Closed anjugopinath closed 3 years ago

anjugopinath commented 3 years ago

image I get this warning /s/red/a/nobackup/vision/anju/interhand_venv/lib/python3.8/site-packages/torch/utils/data/dataloader.py:474: UserWarning: This DataLoader will create 40 worker processes in total. Our suggested max number of worker in current system is 12, which is smaller than what this DataLoader is going to create. Please be aware that excessive worker creation might get DataLoader running slow or even freeze, lower the worker number to avoid potential slowness/freeze if necessary. warnings.warn(_create_warning_msg( and soon after, get this message: RuntimeError: CUDA out of memory.

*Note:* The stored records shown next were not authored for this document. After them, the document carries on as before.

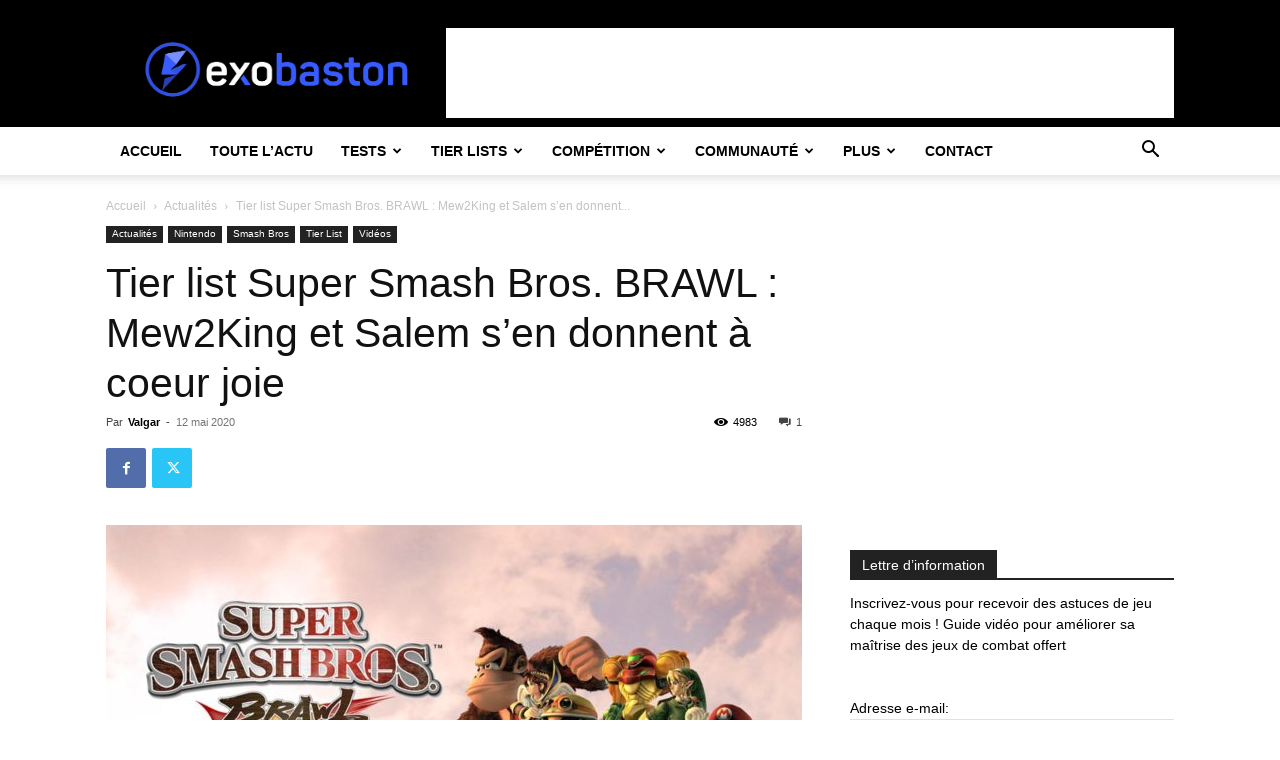

--- FILE ---
content_type: text/html; charset=utf-8
request_url: https://www.google.com/recaptcha/api2/aframe
body_size: 268
content:
<!DOCTYPE HTML><html><head><meta http-equiv="content-type" content="text/html; charset=UTF-8"></head><body><script nonce="Q4KFbNKAR76uRdVPpSfMng">/** Anti-fraud and anti-abuse applications only. See google.com/recaptcha */ try{var clients={'sodar':'https://pagead2.googlesyndication.com/pagead/sodar?'};window.addEventListener("message",function(a){try{if(a.source===window.parent){var b=JSON.parse(a.data);var c=clients[b['id']];if(c){var d=document.createElement('img');d.src=c+b['params']+'&rc='+(localStorage.getItem("rc::a")?sessionStorage.getItem("rc::b"):"");window.document.body.appendChild(d);sessionStorage.setItem("rc::e",parseInt(sessionStorage.getItem("rc::e")||0)+1);localStorage.setItem("rc::h",'1769723488743');}}}catch(b){}});window.parent.postMessage("_grecaptcha_ready", "*");}catch(b){}</script></body></html>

Tried to allocate 1.31 GiB (GPU 0; 11.78 GiB total capacity; 9.49 GiB already allocated; 678.00 MiB free; 9.80 GiB reserved in total by PyTorch)

Please see attached image

mks0601 commented 3 years ago

follow the message to reduce the gpu memory usage

anjugopinath commented 3 years ago

In config.py under 'main' folder, I tried values of 12 and 6 for num_thread (it was earlier 40).. I don't get the warning anymore. But, I still get "CUDA out of memory' error.

Could you give some suggestions please?

mks0601 commented 3 years ago

reduce train_batch_size

anjugopinath commented 3 years ago

I reduced train_batch_size to 8 and then to 4 and now, it's working. Thank You so much!!

anjugopinath commented 3 years ago

I think the problem was that I tried to load all the input images at once (python train.py --gpu 0 --annot_subset all) I tried with only one subset and it worked with 40 threads and train batch size 16 (config.py) python train.py --gpu 0 --annot_subset human_annot

mks0601 commented 3 years ago

Data loading takes the main memory (RAM), not the GPU memory (VRAM). Anyway, good for you to find the solution!